Masa berlaku SIM adalah selama 4 (empat) tahun dan dapat diperpanjang
saat masa berlaku habis. Perpanjangan SIM tersebut dapat dilakukan setelah yang
bersangkutan menunjukkan catatan keberhasilan inseminasi buatan 4 tahun
terakhir. Adapun Surat Ijin Melakukan Inseminasi Buatan (SIM) diberikan untuk
petugas inseminasi buatan yaitu SIM-I untuk petugas Inseminator.

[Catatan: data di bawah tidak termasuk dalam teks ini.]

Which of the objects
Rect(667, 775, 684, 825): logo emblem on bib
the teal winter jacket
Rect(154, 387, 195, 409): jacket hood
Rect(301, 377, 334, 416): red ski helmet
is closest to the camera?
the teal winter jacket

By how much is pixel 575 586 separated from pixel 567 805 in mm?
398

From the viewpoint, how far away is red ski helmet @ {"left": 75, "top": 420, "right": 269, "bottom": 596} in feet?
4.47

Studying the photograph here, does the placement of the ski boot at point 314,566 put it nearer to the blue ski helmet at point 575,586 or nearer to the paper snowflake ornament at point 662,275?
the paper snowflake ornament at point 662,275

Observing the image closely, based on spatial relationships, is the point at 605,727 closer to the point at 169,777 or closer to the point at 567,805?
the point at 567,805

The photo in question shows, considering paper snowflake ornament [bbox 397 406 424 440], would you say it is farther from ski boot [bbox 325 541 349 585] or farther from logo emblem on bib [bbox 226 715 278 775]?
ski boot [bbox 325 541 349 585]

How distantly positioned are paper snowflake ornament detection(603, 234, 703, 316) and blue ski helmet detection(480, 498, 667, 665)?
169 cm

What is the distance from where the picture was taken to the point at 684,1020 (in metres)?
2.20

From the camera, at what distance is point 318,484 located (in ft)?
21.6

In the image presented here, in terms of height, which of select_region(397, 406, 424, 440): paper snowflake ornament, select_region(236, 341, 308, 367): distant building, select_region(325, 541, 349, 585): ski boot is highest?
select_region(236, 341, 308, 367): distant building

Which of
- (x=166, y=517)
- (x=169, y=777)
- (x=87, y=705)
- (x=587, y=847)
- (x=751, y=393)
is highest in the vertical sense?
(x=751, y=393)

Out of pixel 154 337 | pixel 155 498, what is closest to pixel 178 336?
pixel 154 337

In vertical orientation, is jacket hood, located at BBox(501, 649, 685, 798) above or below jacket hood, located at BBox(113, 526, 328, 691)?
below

4.2 Keadaan Umum Koperasi Peternak Satria
Usaha peternakan sapi perah di Kabupaten Banyumas berawal dari
penyebaran bibit sapi perah jenis Fresian Holstein (FH), oleh proyek
pengembangan sapi perah bantuan Masyarakat Ekonomi Eropa (MEE), melalui
kontrak atau perjanjian di Kabupaten Banyumas tahun 1987. Untuk melindungi
dan mengembangkan usahanya, proyek pengembangan sapi perah Bantuan MEE
membentuk Koperasi Primer, dengan nama Koperasi Sapi Perah Rakyat
Banyumas “SUPRABA” yang disahkan pada tanggal 31 Oktober 1987 dengan
nomor 1096/BH/VI.
Koperasi tersebut semakin berkembang dari tahun ke tahun sehingga
muncul untuk membuka usaha baru yaitu usaha pembesaran pedet betina. Setelah
melalui pembahasan di tingkat pusat, maka Dirjen Peternakan dan Dirjen Bina
Usaha Koperasi pusat Jakarta, menugaskan kepada Koperasi “SUPRABA” untuk
meningkatkan kualitas pedet keturunan sapi perah eks impor untuk mengurangi
impor sapi perah dari luar negeri. Dengan tugas baru mengelola usaha pembesaran
pedet tersebut maka pada RAT tahun 1989 taggal 8 Maret 1990, Koperasi
SUPRABA ditingkatkan statusnya dari primer ke sekunder dengan nama Koperasi
Jasa Usaha bersama KJUB “SUPRABA TT” dengan badan hukum Koperasi
Nomor 11304/BH/VI, tanggal 31 Maret 1990.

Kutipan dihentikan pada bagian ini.